Nadine Paulus lässt sich in der Mohren-Apotheke in Weiden von Apotheker Andreas Biebl den QR-Code für den digitalen Impfnachweis ausstellen.
von Katrin Pasieka-Zapf Kontakt Profil

Ein paar weiße und schwarze Quadrate sollen Geimpften in Zukunft den Alltag erleichtern. Seit Montag dürfen Apotheken das Impfzertifikat mit dem begehrten QR-Code für vollständig Geimpfte ausstellen. Wer die zweite Impfung in einem Impfzentrum erhält, sollte den Nachweis gleich vor Ort bekommen und sich den Weg zur Apotheke sparen können. Hausärzte sollen in den kommenden Wochen das Dokument erstellen können.
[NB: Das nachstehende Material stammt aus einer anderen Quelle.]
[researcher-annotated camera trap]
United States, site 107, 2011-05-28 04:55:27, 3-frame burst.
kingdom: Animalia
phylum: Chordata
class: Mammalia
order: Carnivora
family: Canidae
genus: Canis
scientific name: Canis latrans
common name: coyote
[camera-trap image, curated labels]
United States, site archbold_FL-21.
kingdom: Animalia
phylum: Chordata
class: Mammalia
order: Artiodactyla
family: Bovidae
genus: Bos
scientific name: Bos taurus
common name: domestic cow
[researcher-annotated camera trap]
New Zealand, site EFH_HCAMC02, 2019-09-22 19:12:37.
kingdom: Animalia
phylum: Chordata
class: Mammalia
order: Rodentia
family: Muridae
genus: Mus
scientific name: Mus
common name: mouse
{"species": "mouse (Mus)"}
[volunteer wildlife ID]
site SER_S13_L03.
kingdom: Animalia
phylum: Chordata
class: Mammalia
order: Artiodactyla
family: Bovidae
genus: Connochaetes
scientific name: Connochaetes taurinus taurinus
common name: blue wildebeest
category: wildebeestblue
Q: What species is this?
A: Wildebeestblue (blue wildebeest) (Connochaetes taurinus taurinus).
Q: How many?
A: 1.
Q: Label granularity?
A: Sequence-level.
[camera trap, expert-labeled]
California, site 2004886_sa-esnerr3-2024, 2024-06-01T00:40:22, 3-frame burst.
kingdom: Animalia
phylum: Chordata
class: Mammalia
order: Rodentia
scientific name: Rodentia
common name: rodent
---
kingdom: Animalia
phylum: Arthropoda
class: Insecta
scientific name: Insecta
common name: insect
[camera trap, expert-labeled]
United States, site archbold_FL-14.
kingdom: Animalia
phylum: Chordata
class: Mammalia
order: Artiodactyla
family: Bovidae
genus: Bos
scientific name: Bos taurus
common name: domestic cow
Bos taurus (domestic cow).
Für das Impfzertifikat ist Nadine Paulus nach Weiden in die Mohren Apotheke gekommen. Dazu holt sie aus ihrer Handtasche den gelben Impfausweis, ihr Handy sowie den Reisepass. "Der digitale Impfnachweis ist für mich eine Erleichterung", sagt die Lehrerin. Ihren Impfpass aus Papier muss sie nun bei Flügen, Grenzübertritten oder Veranstaltungen nicht mehr vorzeigen.

Start mit Hindernissen

Apotheker Andreas Biebl prüft die Unterlagen und tippt die relevanten Daten wie den Namen, Geburtsdatum, Impfstoff und Impfdatum ein. Nur wenige Minuten später kann er den QR-Code ausdrucken. "Das war am Morgen noch anders, da gab es ein paar Startschwierigkeiten." Mit denen kämpfte auch das Impfzentrum Weiden-Neustadt. Zumindest vorübergehend waren dort keine Impfzertifikate zu haben – auch nicht für diejenigen, die an diesem Tag die Zweitimpfung erhielten. Auch ein Redakteur von Oberpfalz-Medien ging leer aus. Er erfuhr, dass das System überlastet sei, man sei sich nicht sicher, ob es funktioniere. Sicherheitshalber sollten die Geimpften bei den Apotheken vorstellig werden. Ein älterer Besucher wiederum erzählte, ihn habe die Apotheke wegen des Nachweises zum Impfzentrum geschickt. Irritationen allenthalben.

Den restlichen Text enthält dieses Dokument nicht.